Ezell v. Graves

807 S.W.2d 700, 1990 Tenn. App. LEXIS 746
CourtCourt of Appeals of Tennessee
DecidedOctober 10, 1990
StatusPublished
Cited by27 cases

This text of 807 S.W.2d 700 (Ezell v. Graves) is published on Counsel Stack Legal Research, covering Court of Appeals of Tennessee primary law. Counsel Stack provides free access to over 12 million legal documents including statutes, case law, regulations, and constitutions.

Bluebook
Ezell v. Graves, 807 S.W.2d 700, 1990 Tenn. App. LEXIS 746 (Tenn. Ct. App. 1990).

Opinion

OPINION

CANTRELL, Judge.

This case requires us to examine several issues relating to the common law tort of libel of title. The court below granted the defendants’ motion for summary judgment, concluding that the plaintiffs failed to establish the existence of any special damages. We reverse.

The plaintiffs are the owners of two tracts of land in Perry County, Tennessee. On February 27, 1975, the defendants, who are real estate agents in that area, had their district manager execute to them a deed containing 1330.5 acres more or less of woodland in Perry County. The district manager never claimed ownership of the property. The defendants properly recorded that deed in the Perry County Register’s office.
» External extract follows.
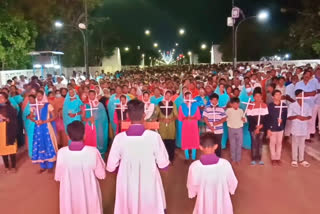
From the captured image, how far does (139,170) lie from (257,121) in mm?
4512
On December 16, 1987, the defendants placed an advertisement in the Buffalo River Review, soliciting bids from the public for the sale of this land. The advertisement contained maps and legal descriptions of the property, and listed the defendants as owners. These advertisements eventually came to the attention of the plaintiffs, who recognized that the property being sold included some of their land. The plaintiffs successfully brought an action to quiet their title, incurring more than $5000 in litigation expenses.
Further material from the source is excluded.